Various office items floating as a few items for managing HS while at work

Hidradenitis Suppurativa at Work

The COVID-19 pandemic shifted my perspective about HS and my job. I work in a court with four day workweeks, 10 hour days. When the pandemic shut down society as we knew it, I was privileged enough to work from home. This changed the stress my body was going through. Working from home allowed me to wear loose, more comfortable clothing and rest as needed. My HS was 10x better while working from home. But as the world has adapted to COVID-19, I have been back in the office and had to re-adapt to working long days as a professional.

Adjusting back to being in the office

As I have adjusted to being in the office again, I have had more sick days, more flares, and more burnout. It is fair to say my physical and mental health have suffered. Wearing constricting clothing makes me uncomfortable and can be downright painful when I have abscesses. Having to work during a pandemic and being exposed to people has resulted in stress, anxiety, and depression. I was not prepared to deal with these effects and have struggled immensely.

Because of the culture I work in, I am not comfortable openly sharing my HS diagnosis. Only a couple of coworkers know about my health challenges, and my supervisor is aware I have a chronic illness. I realize I am privileged to have a boss who I can trust to share some of my health challenges with. It has helped tremendously to know she has my back.

Applying for FMLA

One of the hardest things I have contemplated is applying for FMLA. I have been lucky and privileged enough to not need to consider this before. However, as my sick time has been dwindling, it is something I’ve thought about. I have felt shame and embarrassment while deliberating because of the stigma associated with FMLA and chronic illnesses. Although between my mental and physical health, I can’t help but wonder if this is the best path for me.

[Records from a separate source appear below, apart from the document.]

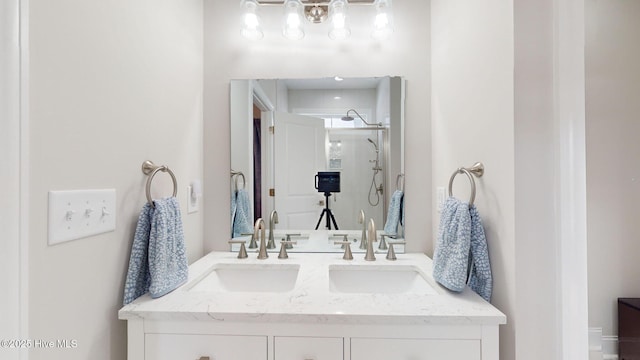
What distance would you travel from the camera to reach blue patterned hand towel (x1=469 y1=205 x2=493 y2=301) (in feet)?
2.87

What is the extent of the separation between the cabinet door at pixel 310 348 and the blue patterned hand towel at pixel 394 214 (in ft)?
2.26

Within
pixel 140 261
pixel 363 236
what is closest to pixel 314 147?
pixel 363 236

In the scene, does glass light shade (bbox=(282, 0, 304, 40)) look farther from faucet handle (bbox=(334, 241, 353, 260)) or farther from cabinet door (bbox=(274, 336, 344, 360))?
cabinet door (bbox=(274, 336, 344, 360))

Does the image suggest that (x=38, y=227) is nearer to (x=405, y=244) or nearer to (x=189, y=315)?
(x=189, y=315)

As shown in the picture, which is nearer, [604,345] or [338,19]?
[338,19]

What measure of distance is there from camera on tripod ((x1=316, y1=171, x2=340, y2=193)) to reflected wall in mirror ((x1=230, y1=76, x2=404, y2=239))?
0.9 inches

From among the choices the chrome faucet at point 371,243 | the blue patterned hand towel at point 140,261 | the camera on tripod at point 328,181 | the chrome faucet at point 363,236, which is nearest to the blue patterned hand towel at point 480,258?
the chrome faucet at point 371,243

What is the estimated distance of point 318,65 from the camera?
1.36 metres

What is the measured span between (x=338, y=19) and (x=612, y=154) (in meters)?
1.64

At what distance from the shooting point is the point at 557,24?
751 mm

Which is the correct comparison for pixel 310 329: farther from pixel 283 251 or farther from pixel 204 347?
pixel 283 251

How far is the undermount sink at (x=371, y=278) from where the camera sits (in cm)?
117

The only silver lining is my HS has made me a better, more empathetic advocate. I am easily able to identify with people who are chronically ill or suffering long term effects of injuries. I can better understand the barriers they may face when trying to leave difficult situations, even if they wish to, because of the health challenges they face or the need for medical insurance benefits. Although I am privileged to have great health insurance because of my job, the reality is my work affects my health. How many of us have to make this sacrifice to have health insurance and make ends meet?

HS can be overwhelming

HS, and my other chronic illnesses, provide a challenge that sometimes feels overwhelming. I have learned to adapt at my workspace by adopting healthier habits, such as starting (and restarting) therapy, trying to eat healthier, and wearing more comfortable clothing. I have adapted by utilizing more skirts and dresses that are still professional but functional. One thing that has also helped was switching to wireless bras, to avoid aggravating my skin. I also have emergency bandaids, a heating pad, medication, and other necessities at my desk.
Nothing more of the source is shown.